REQUIREMENT:
The line containing "Umumiy ma'lumot va amaliyot joyi" marks the end: output every line of the data up to it, and that line too, exactly as written.

Extracted page text data:
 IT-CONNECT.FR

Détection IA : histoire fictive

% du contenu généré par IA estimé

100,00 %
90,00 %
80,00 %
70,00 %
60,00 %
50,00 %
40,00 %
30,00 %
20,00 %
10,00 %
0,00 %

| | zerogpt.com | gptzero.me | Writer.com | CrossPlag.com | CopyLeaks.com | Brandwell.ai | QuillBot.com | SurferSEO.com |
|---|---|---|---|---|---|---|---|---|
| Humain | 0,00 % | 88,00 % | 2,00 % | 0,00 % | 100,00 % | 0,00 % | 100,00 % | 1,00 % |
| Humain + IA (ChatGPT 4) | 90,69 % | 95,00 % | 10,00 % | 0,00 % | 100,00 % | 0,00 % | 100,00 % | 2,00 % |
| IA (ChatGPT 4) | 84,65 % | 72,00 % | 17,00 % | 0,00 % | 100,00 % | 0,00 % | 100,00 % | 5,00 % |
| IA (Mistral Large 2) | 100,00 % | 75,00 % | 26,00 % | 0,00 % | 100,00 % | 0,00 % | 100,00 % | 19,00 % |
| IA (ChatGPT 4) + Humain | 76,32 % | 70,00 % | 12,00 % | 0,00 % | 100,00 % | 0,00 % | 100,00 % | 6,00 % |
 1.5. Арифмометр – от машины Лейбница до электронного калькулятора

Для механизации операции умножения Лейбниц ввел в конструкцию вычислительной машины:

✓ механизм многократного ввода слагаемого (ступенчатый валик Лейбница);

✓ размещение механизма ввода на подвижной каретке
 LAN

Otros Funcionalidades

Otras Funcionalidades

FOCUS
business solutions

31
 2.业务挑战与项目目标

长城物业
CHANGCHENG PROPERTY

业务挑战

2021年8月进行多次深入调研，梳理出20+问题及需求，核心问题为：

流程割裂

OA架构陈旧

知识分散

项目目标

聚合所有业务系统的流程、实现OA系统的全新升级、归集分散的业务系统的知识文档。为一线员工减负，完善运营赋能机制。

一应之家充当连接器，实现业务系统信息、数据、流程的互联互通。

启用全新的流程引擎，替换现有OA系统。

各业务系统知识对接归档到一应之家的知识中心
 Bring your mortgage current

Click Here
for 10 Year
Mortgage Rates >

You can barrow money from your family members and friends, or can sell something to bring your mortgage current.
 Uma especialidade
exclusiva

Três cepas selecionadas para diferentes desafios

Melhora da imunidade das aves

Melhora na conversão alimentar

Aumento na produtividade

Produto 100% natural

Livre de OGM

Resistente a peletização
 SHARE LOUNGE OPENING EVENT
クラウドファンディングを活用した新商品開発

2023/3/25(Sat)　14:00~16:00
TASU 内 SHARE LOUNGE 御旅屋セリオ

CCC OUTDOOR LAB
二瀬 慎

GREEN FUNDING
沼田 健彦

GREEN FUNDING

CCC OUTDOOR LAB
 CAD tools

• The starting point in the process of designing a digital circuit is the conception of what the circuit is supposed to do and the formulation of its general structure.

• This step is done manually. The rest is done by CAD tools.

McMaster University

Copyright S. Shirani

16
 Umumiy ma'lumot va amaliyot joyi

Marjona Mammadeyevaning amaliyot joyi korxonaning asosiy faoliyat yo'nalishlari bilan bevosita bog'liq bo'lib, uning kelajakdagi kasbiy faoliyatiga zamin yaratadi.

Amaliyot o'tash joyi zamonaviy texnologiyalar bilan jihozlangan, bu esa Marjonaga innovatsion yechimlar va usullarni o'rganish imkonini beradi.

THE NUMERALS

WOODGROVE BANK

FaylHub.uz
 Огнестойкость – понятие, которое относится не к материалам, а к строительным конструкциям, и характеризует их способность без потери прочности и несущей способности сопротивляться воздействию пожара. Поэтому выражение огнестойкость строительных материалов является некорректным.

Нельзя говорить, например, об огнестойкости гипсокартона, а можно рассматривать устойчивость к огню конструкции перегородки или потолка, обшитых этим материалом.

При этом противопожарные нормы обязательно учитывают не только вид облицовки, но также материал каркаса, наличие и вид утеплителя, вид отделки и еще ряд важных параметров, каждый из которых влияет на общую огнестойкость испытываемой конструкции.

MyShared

TASK SOLUTION:
 IT-CONNECT.FR

Détection IA : histoire fictive

% du contenu généré par IA estimé

100,00 %
90,00 %
80,00 %
70,00 %
60,00 %
50,00 %
40,00 %
30,00 %
20,00 %
10,00 %
0,00 %

| | zerogpt.com | gptzero.me | Writer.com | CrossPlag.com | CopyLeaks.com | Brandwell.ai | QuillBot.com | SurferSEO.com |
|---|---|---|---|---|---|---|---|---|
| Humain | 0,00 % | 88,00 % | 2,00 % | 0,00 % | 100,00 % | 0,00 % | 100,00 % | 1,00 % |
| Humain + IA (ChatGPT 4) | 90,69 % | 95,00 % | 10,00 % | 0,00 % | 100,00 % | 0,00 % | 100,00 % | 2,00 % |
| IA (ChatGPT 4) | 84,65 % | 72,00 % | 17,00 % | 0,00 % | 100,00 % | 0,00 % | 100,00 % | 5,00 % |
| IA (Mistral Large 2) | 100,00 % | 75,00 % | 26,00 % | 0,00 % | 100,00 % | 0,00 % | 100,00 % | 19,00 % |
| IA (ChatGPT 4) + Humain | 76,32 % | 70,00 % | 12,00 % | 0,00 % | 100,00 % | 0,00 % | 100,00 % | 6,00 % |
 1.5. Арифмометр – от машины Лейбница до электронного калькулятора

Для механизации операции умножения Лейбниц ввел в конструкцию вычислительной машины:

✓ механизм многократного ввода слагаемого (ступенчатый валик Лейбница);

✓ размещение механизма ввода на подвижной каретке
 LAN

Otros Funcionalidades

Otras Funcionalidades

FOCUS
business solutions

31
 2.业务挑战与项目目标

长城物业
CHANGCHENG PROPERTY

业务挑战

2021年8月进行多次深入调研，梳理出20+问题及需求，核心问题为：

流程割裂

OA架构陈旧

知识分散

项目目标

聚合所有业务系统的流程、实现OA系统的全新升级、归集分散的业务系统的知识文档。为一线员工减负，完善运营赋能机制。

一应之家充当连接器，实现业务系统信息、数据、流程的互联互通。

启用全新的流程引擎，替换现有OA系统。

各业务系统知识对接归档到一应之家的知识中心
 Bring your mortgage current

Click Here
for 10 Year
Mortgage Rates >

You can barrow money from your family members and friends, or can sell something to bring your mortgage current.
 Uma especialidade
exclusiva

Três cepas selecionadas para diferentes desafios

Melhora da imunidade das aves

Melhora na conversão alimentar

Aumento na produtividade

Produto 100% natural

Livre de OGM

Resistente a peletização
 SHARE LOUNGE OPENING EVENT
クラウドファンディングを活用した新商品開発

2023/3/25(Sat)　14:00~16:00
TASU 内 SHARE LOUNGE 御旅屋セリオ

CCC OUTDOOR LAB
二瀬 慎

GREEN FUNDING
沼田 健彦

GREEN FUNDING

CCC OUTDOOR LAB
 CAD tools

• The starting point in the process of designing a digital circuit is the conception of what the circuit is supposed to do and the formulation of its general structure.

• This step is done manually. The rest is done by CAD tools.

McMaster University

Copyright S. Shirani

16
 Umumiy ma'lumot va amaliyot joyi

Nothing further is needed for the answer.